Indigenous Methodologies: A Collaborative Painting with Maya Painter Paula Nicho Cúmez
Keywords:
Indigenous methodologies, Paula Nicho Cúmez, Maya paintingAbstract
The twofold purpose of the present essay and video is to extend and refine my indigenous research methodology based on the work of Smith (2012) and Eldridge (2008), first, by offering new ways to conceptualize the presentation of relational experience in collaborative ethnographic work in academia, and second, by examining what it means for art educators to work with communities over an extended period of time. In this essay and video, I include myself as a participant and mentored student, an intrinsic part of the research process, not something separate. The research process and the mentoring model are intrinsically intertwined, so viewer access to the teaching relationship in the video illuminates the research process. I present this ethnography in art education from the anthropological perspective of lifelong practice that examines subtle differences in art teaching practice and evolving changes in research methodology over time.
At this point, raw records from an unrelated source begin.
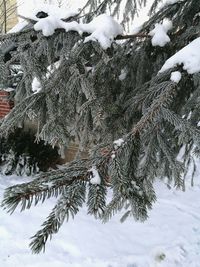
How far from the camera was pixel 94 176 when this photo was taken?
1355mm

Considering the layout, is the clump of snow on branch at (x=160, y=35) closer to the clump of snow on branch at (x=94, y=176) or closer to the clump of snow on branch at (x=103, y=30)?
the clump of snow on branch at (x=103, y=30)

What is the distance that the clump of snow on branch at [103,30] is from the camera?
2.34 metres

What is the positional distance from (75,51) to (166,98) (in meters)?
0.80

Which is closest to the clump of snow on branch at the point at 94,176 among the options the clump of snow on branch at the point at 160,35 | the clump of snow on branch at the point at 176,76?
the clump of snow on branch at the point at 176,76

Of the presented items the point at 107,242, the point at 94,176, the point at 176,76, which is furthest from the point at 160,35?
the point at 107,242

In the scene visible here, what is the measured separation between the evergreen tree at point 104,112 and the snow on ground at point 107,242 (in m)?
1.95

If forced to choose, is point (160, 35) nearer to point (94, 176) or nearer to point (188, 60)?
point (188, 60)

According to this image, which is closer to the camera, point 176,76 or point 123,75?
point 176,76

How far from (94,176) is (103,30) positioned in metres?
1.27

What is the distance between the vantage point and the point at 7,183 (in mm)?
7289

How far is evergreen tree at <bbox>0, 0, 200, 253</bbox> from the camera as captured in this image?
1309mm

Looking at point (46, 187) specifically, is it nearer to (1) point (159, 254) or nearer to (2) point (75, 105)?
(2) point (75, 105)

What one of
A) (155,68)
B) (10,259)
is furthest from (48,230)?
(10,259)

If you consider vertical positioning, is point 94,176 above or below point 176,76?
below
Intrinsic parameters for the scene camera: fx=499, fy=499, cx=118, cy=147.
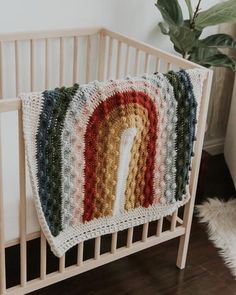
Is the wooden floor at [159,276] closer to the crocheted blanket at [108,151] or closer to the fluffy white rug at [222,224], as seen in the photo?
the fluffy white rug at [222,224]

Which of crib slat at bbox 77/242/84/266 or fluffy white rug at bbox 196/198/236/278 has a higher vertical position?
crib slat at bbox 77/242/84/266

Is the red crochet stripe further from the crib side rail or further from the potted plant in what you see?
the potted plant

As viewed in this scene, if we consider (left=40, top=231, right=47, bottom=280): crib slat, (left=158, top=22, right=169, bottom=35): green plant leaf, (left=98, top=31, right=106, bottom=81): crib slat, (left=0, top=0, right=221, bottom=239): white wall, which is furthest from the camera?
(left=158, top=22, right=169, bottom=35): green plant leaf

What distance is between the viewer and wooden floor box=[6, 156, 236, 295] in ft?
5.89

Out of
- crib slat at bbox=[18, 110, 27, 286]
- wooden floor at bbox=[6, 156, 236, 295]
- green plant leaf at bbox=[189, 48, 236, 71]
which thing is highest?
green plant leaf at bbox=[189, 48, 236, 71]

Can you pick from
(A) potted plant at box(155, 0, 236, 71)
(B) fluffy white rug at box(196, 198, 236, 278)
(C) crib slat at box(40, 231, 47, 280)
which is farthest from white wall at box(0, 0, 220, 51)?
(C) crib slat at box(40, 231, 47, 280)

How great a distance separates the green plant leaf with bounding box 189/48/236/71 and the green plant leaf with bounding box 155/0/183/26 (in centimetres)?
15

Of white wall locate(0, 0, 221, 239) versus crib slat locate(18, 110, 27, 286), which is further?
white wall locate(0, 0, 221, 239)

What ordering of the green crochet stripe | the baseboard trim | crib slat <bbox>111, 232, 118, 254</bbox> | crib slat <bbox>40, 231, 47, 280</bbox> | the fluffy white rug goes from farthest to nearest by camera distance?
1. the baseboard trim
2. the fluffy white rug
3. crib slat <bbox>111, 232, 118, 254</bbox>
4. crib slat <bbox>40, 231, 47, 280</bbox>
5. the green crochet stripe

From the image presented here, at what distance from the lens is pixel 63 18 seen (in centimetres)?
207

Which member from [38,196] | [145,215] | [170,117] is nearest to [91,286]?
[145,215]

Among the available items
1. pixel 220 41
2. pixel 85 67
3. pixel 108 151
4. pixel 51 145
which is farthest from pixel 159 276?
pixel 220 41

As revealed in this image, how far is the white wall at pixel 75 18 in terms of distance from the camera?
6.24 feet

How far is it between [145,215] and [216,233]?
0.63 m
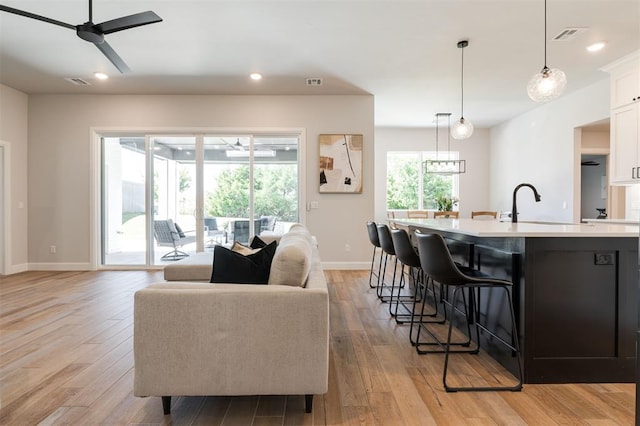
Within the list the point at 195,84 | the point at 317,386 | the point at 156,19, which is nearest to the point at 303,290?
the point at 317,386

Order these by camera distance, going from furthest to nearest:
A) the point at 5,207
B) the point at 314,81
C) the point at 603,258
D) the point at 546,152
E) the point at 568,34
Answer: the point at 546,152 < the point at 5,207 < the point at 314,81 < the point at 568,34 < the point at 603,258

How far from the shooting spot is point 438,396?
1.89m

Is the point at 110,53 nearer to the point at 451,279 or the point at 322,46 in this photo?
the point at 322,46

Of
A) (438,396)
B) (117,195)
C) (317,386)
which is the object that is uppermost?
(117,195)

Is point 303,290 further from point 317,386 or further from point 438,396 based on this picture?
point 438,396

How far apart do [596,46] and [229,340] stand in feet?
16.5

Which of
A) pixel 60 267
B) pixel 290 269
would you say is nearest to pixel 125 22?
pixel 290 269

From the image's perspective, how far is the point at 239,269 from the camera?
1.87m

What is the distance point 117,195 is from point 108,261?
44.3 inches

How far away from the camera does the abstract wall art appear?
5.62 metres

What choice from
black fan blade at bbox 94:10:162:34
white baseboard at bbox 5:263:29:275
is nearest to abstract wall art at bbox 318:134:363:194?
black fan blade at bbox 94:10:162:34

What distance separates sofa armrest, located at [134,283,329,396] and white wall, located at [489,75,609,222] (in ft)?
19.0

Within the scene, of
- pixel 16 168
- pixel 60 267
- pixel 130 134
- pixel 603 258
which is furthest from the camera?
pixel 130 134

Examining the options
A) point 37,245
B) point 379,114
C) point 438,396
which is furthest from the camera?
point 379,114
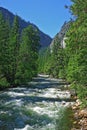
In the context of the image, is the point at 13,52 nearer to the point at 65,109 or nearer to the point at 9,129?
the point at 65,109

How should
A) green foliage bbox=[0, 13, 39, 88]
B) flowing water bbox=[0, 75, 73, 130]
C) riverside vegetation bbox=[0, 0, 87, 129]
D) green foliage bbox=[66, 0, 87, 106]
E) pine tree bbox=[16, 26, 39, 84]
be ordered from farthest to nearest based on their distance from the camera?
1. pine tree bbox=[16, 26, 39, 84]
2. green foliage bbox=[0, 13, 39, 88]
3. flowing water bbox=[0, 75, 73, 130]
4. riverside vegetation bbox=[0, 0, 87, 129]
5. green foliage bbox=[66, 0, 87, 106]

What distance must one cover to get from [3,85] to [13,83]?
810 cm

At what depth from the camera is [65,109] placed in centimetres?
3462

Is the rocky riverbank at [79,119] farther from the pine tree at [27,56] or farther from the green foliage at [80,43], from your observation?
the pine tree at [27,56]

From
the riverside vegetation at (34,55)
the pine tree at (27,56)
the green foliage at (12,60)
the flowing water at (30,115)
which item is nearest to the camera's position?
the riverside vegetation at (34,55)

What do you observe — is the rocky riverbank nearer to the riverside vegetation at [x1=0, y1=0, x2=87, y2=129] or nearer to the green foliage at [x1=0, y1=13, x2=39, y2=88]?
the riverside vegetation at [x1=0, y1=0, x2=87, y2=129]

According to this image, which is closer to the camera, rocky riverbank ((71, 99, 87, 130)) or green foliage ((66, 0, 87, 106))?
green foliage ((66, 0, 87, 106))

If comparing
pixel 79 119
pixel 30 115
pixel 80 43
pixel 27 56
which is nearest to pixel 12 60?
pixel 27 56

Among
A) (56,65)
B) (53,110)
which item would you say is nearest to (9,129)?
(53,110)

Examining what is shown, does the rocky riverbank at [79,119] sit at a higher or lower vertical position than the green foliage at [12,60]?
lower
This video and essay, the third in a series of reflective Visual Culture & Gender (VCG) journal articles about decolonizing and indigenous research methodologies, demonstrates important changes for me that can inform art education about the value of long-term research. My main finding in this essay and video is that the explicit revelation of the relationship between the two participants, Paula Nicho Cúmez and me, is of paramount importance in the representation of such research. Only when the self-aware researcher presents herself in collaboration and revisits the video-documented collaboration can she discover multilevel opportunities for deep reflection about differing definitions of artistic processes, the generation of ideas, and the nuanced dynamics of mentor-based instruction as a research model.